Note: I think you made a typo in your show notes – BE>6 is met alkalosis, not “acidosis”.
Cheers,
Sean
I put off listening to the podcast for a few days because I didn’t think I could handle it emotionally. I wasn’t sure if I was going to cry or laugh. Ended up doing both. Thank you for posting the lecture to help up us deal with our deep sadness.
Sir,
My sympathy to that great great loss!
Concerning the subclavian access performed under EMERGENCY conditions: would John/would you be using the landmark method for speed or be using ultrasound for success rate? If landmark: would you be going for a certain number/a certain degree of expertise of ELECTIVE landmark subclavians before allowing your staff to switch to the US-guided technique for elective lines?

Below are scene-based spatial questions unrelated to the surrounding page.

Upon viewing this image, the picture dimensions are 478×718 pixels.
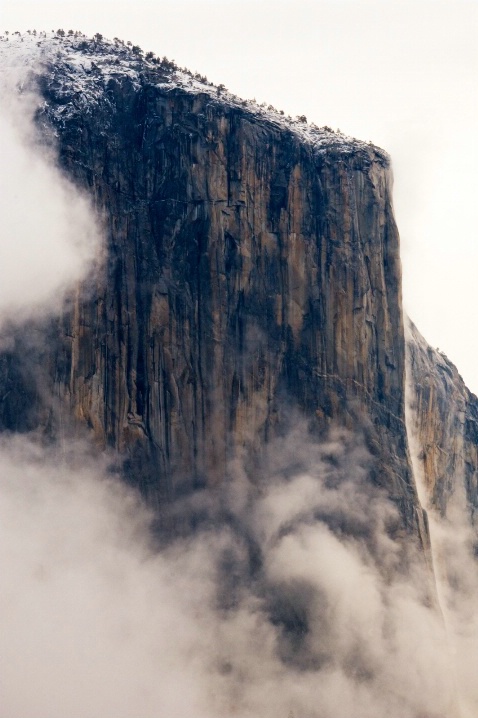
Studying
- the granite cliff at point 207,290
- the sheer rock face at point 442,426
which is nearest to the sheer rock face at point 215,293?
the granite cliff at point 207,290

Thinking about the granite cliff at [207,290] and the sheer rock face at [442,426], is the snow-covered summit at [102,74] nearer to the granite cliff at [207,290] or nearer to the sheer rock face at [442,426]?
the granite cliff at [207,290]

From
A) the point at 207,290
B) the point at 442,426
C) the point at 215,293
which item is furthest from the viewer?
the point at 442,426

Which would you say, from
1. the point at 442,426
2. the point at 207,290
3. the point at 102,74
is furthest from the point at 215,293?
the point at 442,426

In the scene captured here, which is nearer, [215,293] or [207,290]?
[207,290]

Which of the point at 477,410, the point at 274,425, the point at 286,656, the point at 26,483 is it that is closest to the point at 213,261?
the point at 274,425

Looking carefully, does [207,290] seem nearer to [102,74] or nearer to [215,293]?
[215,293]
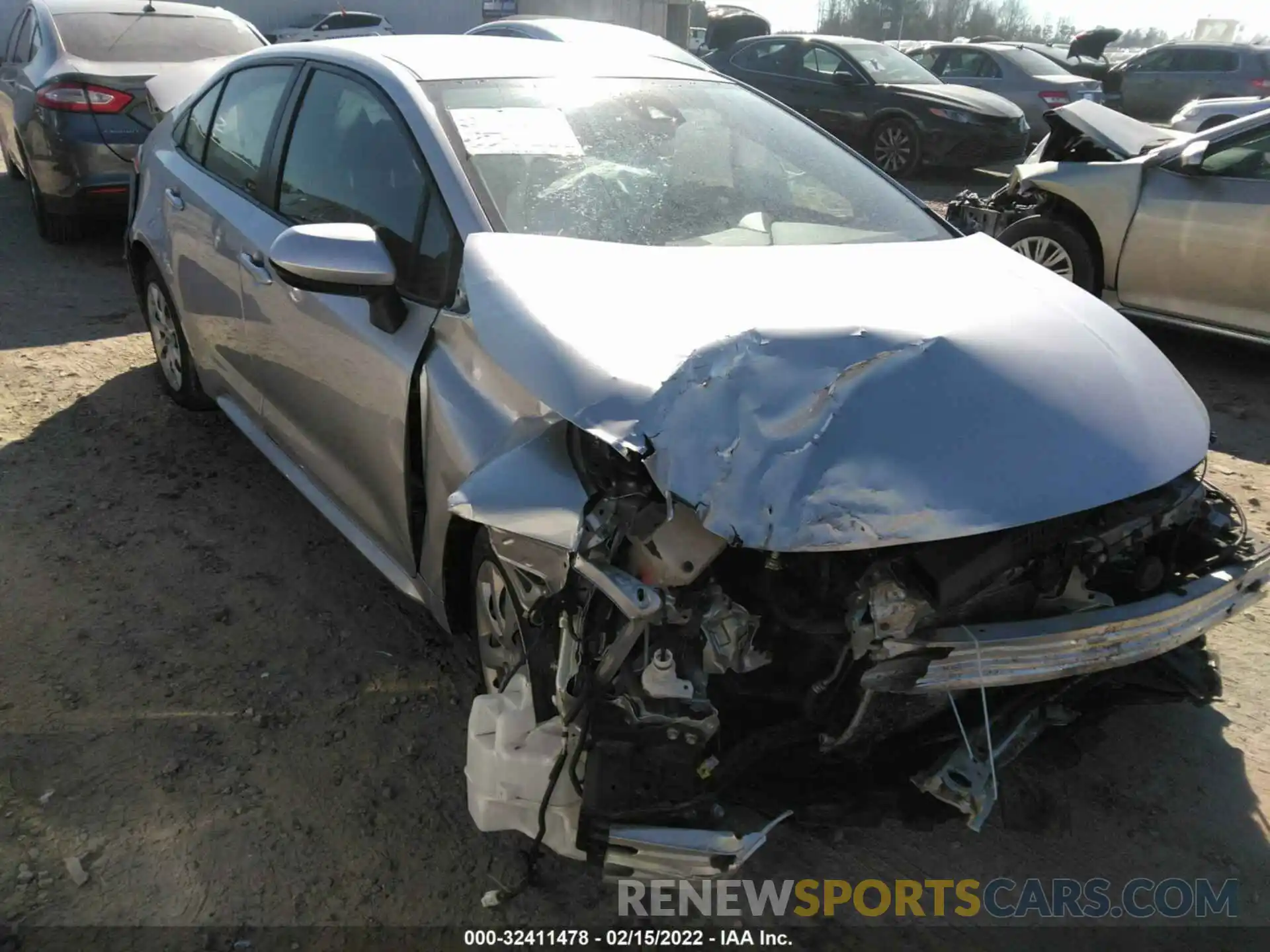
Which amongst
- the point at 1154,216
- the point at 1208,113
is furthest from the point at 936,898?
the point at 1208,113

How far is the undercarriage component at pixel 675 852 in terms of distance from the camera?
1.88 metres

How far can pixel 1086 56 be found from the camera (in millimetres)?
18172

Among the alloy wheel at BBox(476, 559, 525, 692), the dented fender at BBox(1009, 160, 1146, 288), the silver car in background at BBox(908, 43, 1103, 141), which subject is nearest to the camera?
the alloy wheel at BBox(476, 559, 525, 692)

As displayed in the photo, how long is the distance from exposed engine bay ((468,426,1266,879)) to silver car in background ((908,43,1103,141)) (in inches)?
462

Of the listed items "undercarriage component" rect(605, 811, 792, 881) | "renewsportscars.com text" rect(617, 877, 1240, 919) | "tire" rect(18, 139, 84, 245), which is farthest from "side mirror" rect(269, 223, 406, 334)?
"tire" rect(18, 139, 84, 245)

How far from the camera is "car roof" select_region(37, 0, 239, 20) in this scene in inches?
291

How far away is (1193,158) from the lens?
5406mm

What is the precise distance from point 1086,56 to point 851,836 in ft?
64.0

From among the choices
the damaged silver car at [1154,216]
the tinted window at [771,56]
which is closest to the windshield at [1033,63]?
the tinted window at [771,56]

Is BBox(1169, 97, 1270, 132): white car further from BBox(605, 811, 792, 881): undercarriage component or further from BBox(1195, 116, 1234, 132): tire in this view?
BBox(605, 811, 792, 881): undercarriage component

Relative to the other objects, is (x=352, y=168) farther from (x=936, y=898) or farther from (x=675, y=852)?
(x=936, y=898)

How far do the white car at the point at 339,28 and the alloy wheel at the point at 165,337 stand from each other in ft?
45.4

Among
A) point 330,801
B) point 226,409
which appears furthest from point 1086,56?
point 330,801

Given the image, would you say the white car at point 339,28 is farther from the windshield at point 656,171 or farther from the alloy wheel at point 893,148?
the windshield at point 656,171
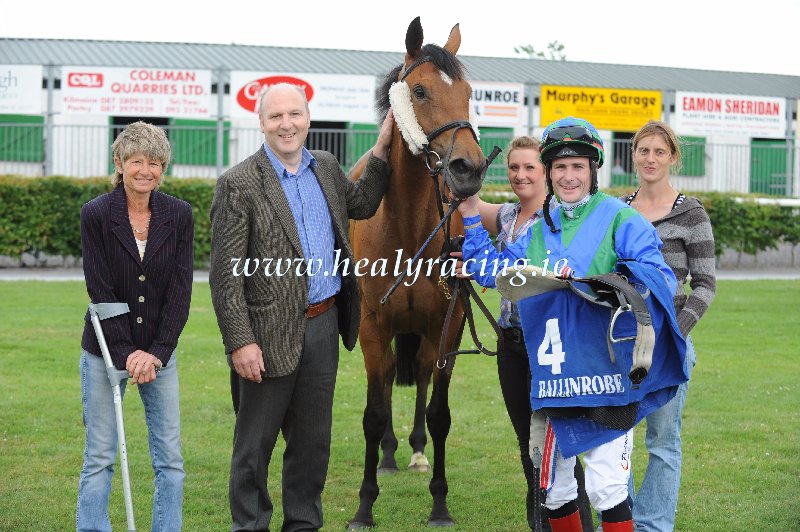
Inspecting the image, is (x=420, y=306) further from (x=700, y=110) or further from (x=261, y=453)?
(x=700, y=110)

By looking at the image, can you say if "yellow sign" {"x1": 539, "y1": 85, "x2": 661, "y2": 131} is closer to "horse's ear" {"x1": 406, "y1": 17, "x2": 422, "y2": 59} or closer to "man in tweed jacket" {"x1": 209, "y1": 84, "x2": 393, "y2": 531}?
"horse's ear" {"x1": 406, "y1": 17, "x2": 422, "y2": 59}

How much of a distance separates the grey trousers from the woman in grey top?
1474 millimetres

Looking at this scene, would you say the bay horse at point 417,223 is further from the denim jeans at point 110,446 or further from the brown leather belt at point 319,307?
the denim jeans at point 110,446

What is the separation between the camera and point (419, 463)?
231 inches

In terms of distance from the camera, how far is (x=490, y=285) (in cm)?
383

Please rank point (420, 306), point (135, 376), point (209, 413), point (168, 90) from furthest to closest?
point (168, 90), point (209, 413), point (420, 306), point (135, 376)

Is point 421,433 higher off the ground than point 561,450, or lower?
lower

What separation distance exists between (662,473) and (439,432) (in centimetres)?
130

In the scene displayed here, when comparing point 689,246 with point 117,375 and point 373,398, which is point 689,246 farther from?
point 117,375

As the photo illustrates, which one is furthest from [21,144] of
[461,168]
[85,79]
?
[461,168]

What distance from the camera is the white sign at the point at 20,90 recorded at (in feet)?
64.6

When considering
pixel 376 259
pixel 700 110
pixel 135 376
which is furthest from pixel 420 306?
pixel 700 110

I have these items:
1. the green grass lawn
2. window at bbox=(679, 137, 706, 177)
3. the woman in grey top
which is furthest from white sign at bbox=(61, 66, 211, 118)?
the woman in grey top

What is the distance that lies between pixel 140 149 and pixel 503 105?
1837 cm
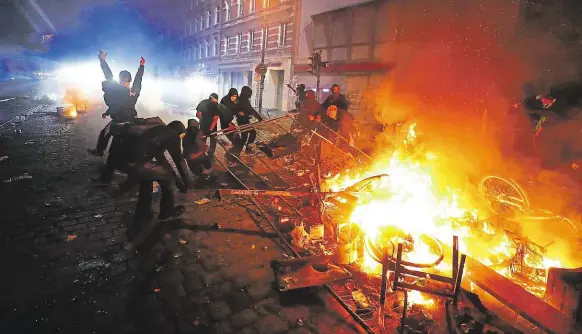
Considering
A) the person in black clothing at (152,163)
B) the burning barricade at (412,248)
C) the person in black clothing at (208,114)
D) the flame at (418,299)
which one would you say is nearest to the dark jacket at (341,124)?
the burning barricade at (412,248)

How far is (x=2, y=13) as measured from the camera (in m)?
31.9

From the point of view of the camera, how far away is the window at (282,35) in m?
25.0

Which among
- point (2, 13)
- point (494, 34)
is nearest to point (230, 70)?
point (2, 13)

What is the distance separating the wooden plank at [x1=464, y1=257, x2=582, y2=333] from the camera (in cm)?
327

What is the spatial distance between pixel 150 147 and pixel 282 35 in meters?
22.5

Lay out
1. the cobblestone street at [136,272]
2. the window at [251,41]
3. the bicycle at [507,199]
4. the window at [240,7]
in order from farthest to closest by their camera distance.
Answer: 1. the window at [240,7]
2. the window at [251,41]
3. the bicycle at [507,199]
4. the cobblestone street at [136,272]

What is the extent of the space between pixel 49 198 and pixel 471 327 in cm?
762

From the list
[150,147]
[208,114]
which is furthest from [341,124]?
[150,147]

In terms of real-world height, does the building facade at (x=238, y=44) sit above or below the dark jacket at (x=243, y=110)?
above

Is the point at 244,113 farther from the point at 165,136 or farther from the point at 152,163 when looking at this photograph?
the point at 152,163

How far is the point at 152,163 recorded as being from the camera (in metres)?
5.49

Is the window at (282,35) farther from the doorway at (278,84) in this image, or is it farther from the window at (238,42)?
the window at (238,42)

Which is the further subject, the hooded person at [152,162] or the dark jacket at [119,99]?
the dark jacket at [119,99]

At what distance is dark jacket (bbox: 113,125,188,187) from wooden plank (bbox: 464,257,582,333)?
4798mm
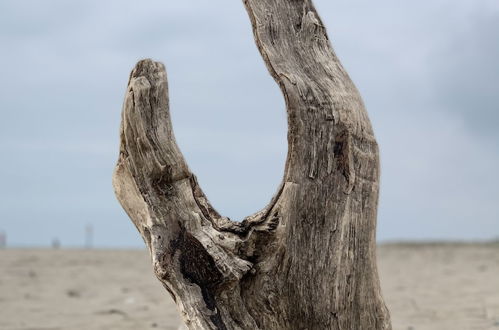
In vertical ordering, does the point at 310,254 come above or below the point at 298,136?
below

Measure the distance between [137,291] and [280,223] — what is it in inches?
275

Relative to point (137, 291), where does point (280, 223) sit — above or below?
above

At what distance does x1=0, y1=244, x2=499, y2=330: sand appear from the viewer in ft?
24.8

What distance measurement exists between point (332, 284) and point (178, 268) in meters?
0.85

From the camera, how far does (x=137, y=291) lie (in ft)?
34.1

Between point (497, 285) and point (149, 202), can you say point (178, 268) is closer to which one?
point (149, 202)

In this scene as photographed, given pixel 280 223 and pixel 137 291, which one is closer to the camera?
pixel 280 223

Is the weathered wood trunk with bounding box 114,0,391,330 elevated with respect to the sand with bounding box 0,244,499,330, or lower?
elevated

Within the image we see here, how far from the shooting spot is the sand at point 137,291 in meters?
7.55

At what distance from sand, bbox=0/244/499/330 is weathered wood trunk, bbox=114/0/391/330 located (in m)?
3.27

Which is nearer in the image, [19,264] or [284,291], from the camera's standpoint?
[284,291]

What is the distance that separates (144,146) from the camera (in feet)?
12.5

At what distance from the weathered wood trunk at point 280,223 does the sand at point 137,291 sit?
3.27 metres

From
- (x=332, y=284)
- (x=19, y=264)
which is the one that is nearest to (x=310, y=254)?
(x=332, y=284)
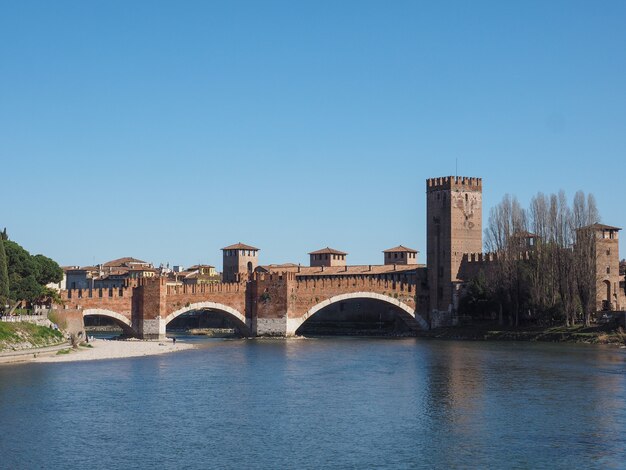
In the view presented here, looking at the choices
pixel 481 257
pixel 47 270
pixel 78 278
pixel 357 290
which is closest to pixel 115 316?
pixel 47 270

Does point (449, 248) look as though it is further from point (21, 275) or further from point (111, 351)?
point (21, 275)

Thanks for so many great posts!
Simon
I live in Australia and I’ve never been to a NI road race, nor am I in the medical profession. So sadly I hadn’t heard about John until after he passed. In the past two days I’ve listened to all his podcasts. I’ve laughed and cried. I’m shocked that such an amazing person has gone. Now when I watch races I think that rather than barracking for the riders, I’ll be cheering on the travelling resuscitationist and retrieval experts. The real heroes of the racing world. I’m in awe at their skill and bravery.
An interesting lecture and a very sad story to read, made even sadder when I heard your broken hearted voice on the podcast…Praying for the family, friends, colleagues, and the community at large affected by the life and loss of Dr. Hinds.
Thanks for sharing this (and all the other great work you do). Kind Regards.
Thanks Dr. Weingart,
I am deeply sadden by the loss of Dr. Hinds. Inspirational speaker, saw him at SMACC Chicago. He will be greatly missed by all of us in the FOAM world.
I was so extremely excited to see all the great providers I follow, listen to, and read about at SMACC Chicago. The conference exceeded my expectations. It took by breath away to hear of the tragic passing of Doc John Hinds, it seems just moments after we met. Thank you Scott, for this tribute podcast. My hardest laugh…what effect does the pony visit have on ICU delirium? I’m still laughing.
What a great lecture, at three podcasts of there own in there that I would have loved to hear. This lecture emphasises what has been lost. However, his lectures could influence and enhance practice for years to come. How many more people might survive because one of us was influenced by theses talks.
Scott
Thanks for this post, searching for meaning in John’s loss has been hard, but feeling the community’s response is significant.
Attempting to live up to his example will remain a life goal.